#### Information supplied ####

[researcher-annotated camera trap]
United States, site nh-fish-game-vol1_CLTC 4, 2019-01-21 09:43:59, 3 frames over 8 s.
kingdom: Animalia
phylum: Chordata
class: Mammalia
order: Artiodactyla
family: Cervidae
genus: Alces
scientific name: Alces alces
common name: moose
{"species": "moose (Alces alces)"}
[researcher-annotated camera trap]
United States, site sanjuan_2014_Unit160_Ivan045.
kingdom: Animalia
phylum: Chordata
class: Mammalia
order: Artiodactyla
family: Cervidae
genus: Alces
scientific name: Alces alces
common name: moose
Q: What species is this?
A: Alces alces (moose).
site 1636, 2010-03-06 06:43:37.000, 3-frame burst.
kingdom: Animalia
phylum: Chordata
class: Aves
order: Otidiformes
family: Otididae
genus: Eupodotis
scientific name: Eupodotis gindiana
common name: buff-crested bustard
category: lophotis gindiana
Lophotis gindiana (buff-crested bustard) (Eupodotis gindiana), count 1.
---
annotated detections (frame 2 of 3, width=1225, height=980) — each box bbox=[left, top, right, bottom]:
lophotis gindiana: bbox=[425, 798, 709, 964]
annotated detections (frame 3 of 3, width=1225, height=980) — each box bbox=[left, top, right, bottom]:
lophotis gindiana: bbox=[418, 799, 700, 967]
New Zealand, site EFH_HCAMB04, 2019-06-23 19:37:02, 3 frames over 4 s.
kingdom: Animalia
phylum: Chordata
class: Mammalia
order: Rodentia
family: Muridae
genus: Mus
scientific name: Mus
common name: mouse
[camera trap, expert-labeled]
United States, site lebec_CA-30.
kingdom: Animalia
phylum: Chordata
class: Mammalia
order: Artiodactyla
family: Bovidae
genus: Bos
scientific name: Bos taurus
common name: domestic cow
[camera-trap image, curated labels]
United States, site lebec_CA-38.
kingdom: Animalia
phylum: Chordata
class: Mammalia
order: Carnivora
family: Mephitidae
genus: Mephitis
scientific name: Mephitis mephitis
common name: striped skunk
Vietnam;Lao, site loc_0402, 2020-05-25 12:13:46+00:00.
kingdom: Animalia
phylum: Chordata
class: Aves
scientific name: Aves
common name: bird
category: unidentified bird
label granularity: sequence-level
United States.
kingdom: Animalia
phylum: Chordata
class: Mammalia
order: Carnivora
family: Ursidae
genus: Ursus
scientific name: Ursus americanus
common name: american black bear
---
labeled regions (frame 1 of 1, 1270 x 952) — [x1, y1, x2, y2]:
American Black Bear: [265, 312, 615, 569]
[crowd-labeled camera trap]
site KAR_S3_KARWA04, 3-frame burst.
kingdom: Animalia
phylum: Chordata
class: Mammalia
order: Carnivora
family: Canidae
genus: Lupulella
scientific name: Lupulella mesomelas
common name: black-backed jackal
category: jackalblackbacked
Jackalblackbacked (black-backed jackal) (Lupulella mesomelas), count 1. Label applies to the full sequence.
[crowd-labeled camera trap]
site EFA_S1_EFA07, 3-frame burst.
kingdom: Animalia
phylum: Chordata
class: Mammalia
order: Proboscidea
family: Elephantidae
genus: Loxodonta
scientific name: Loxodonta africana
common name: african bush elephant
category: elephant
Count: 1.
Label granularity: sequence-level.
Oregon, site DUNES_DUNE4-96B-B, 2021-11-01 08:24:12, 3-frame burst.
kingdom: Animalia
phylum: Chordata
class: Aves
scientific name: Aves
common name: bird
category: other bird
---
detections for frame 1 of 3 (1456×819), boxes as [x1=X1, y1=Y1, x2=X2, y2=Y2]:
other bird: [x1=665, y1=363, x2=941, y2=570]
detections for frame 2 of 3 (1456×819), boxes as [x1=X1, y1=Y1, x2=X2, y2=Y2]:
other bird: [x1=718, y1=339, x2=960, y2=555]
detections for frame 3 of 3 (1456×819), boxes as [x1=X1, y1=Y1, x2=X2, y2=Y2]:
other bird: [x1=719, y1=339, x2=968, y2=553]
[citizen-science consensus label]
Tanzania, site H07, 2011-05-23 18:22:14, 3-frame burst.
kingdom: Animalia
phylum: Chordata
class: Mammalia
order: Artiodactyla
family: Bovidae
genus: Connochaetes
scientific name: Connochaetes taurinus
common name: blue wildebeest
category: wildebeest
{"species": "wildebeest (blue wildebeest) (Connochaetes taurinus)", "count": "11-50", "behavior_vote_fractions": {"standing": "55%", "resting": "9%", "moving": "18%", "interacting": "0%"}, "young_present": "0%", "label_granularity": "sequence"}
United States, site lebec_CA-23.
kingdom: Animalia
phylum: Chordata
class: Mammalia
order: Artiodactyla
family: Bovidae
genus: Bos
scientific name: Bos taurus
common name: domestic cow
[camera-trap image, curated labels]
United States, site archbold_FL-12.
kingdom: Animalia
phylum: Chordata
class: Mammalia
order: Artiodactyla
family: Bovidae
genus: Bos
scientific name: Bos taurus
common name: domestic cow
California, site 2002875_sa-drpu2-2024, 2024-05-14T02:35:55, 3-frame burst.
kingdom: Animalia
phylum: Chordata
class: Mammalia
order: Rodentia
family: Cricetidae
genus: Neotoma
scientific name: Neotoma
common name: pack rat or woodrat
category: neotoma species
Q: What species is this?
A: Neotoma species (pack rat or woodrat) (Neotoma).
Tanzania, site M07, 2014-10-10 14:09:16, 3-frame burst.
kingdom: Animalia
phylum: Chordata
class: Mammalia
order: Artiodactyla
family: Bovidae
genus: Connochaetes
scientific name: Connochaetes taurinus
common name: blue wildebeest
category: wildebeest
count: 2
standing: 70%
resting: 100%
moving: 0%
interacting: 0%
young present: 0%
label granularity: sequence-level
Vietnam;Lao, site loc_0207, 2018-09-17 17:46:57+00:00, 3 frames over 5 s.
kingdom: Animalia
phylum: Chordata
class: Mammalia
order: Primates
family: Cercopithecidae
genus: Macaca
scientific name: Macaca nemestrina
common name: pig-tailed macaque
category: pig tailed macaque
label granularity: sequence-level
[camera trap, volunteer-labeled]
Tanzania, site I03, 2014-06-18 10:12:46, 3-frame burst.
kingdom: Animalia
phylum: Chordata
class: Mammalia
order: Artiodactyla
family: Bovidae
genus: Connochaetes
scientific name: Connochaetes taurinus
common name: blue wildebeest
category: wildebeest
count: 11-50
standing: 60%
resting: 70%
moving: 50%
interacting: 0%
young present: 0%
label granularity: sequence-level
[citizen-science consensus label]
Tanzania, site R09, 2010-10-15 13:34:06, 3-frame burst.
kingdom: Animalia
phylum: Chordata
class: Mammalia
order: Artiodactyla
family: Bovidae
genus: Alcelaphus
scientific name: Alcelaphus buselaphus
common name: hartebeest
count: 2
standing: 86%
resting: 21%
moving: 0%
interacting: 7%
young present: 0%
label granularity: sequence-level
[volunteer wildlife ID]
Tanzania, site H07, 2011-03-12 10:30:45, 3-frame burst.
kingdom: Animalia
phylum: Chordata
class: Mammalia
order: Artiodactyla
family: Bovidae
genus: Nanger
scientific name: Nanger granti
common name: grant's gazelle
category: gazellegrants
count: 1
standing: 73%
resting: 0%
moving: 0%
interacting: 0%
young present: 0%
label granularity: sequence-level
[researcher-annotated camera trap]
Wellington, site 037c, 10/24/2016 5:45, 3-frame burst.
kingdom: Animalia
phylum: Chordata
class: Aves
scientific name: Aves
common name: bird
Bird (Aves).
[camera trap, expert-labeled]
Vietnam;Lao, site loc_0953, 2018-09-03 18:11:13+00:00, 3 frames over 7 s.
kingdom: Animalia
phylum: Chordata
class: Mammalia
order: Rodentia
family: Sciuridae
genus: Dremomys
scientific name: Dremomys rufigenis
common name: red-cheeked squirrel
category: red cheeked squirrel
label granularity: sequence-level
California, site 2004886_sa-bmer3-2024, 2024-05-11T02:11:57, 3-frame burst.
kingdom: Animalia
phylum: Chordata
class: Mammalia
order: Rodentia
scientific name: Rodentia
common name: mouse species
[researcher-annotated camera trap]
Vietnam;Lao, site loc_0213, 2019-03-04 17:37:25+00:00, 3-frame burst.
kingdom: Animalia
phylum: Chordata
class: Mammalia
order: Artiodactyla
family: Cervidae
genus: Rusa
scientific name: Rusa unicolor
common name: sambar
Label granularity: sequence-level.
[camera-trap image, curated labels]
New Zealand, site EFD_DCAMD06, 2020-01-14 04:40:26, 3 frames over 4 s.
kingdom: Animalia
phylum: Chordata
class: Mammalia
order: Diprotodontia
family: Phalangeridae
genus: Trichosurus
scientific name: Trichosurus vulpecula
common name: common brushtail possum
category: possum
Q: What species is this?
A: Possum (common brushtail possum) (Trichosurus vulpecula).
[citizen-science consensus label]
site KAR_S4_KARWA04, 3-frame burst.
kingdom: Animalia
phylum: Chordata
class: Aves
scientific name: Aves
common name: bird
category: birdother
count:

####

▸ Task item: Apply a filter to the listing above so that only lines with "United" are kept, and copy those lines.

▸ Response to this exercise:
United States, site nh-fish-game-vol1_CLTC 4, 2019-01-21 09:43:59, 3 frames over 8 s.
United States, site sanjuan_2014_Unit160_Ivan045.
United States, site lebec_CA-30.
United States, site lebec_CA-38.
United States.
United States, site lebec_CA-23.
United States, site archbold_FL-12.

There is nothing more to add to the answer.